(Reuters) – TJX Cos Inc, the owner of off-price retail chains T.J. Maxx and Marshalls, reported better-than-expected quarterly profit and sales on Tuesday as its discounts attracted shoppers turning away from department stores and mall-based retailers.
TJX sells home furnishings, apparel and accessories of brands such as Tommy Hilfiger and Marc Jacobs at prices 20 percent to 60 percent lower than those offered by most other retailers.
The company on Tuesday also raised its forecast for adjusted earnings to $3.78 to $3.82 per share from $3.71 to $3.78 for the year ending January 2018. Analysts on average were expecting $3.89 per share, according to Thomson Reuters I/B/E/S.
Framingham, Massachusetts-based TJX’s results contrast dismal reports from other U.S. retailers such as Macy’s Inc and J.C. Penney Co Inc that reported declining sales last week as more customers shop online.
TJX said comparable-store sales rose 3 percent in the second quarter ended July 29. Analysts on average had expected 2.3 percent, according to research firm Consensus Metrix.

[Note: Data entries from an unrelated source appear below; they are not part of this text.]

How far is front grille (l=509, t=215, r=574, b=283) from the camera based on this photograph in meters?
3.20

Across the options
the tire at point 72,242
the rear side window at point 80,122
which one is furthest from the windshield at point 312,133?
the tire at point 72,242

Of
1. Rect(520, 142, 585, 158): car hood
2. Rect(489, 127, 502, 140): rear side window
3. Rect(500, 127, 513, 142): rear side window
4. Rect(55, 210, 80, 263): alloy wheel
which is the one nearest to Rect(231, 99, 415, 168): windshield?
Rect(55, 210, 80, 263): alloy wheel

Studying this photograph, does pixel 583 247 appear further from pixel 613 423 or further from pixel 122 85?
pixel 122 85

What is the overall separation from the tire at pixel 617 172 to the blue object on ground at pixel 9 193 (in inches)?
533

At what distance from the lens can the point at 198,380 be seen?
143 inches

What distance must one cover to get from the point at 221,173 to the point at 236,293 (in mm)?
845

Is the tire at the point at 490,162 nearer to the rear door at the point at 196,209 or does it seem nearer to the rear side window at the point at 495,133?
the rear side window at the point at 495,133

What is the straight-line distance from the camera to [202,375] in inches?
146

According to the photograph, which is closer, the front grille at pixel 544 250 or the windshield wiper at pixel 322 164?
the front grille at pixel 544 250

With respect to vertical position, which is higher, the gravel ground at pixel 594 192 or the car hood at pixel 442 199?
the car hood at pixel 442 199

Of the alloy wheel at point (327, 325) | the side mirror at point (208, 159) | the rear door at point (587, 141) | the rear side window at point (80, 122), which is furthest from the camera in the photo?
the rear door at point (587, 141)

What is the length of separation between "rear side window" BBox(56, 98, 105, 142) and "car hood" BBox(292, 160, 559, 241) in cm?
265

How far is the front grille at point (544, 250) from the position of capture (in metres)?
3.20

“Customer traffic was up and was the primary driver of our comp store sales growth at every division,” TJX Chief Executive Ernie Herrman said in a statement.
Total revenue climbed 6 percent to $8.36 billion, beating analysts’ expectations of $8.29 billion.
TJX’s net income slipped 1.6 percent to $553 million, or 85 cents per share as expenses surged.
Excluding one-time items, the company earned 85 cents per share, edging past analysts’ estimates by one cent.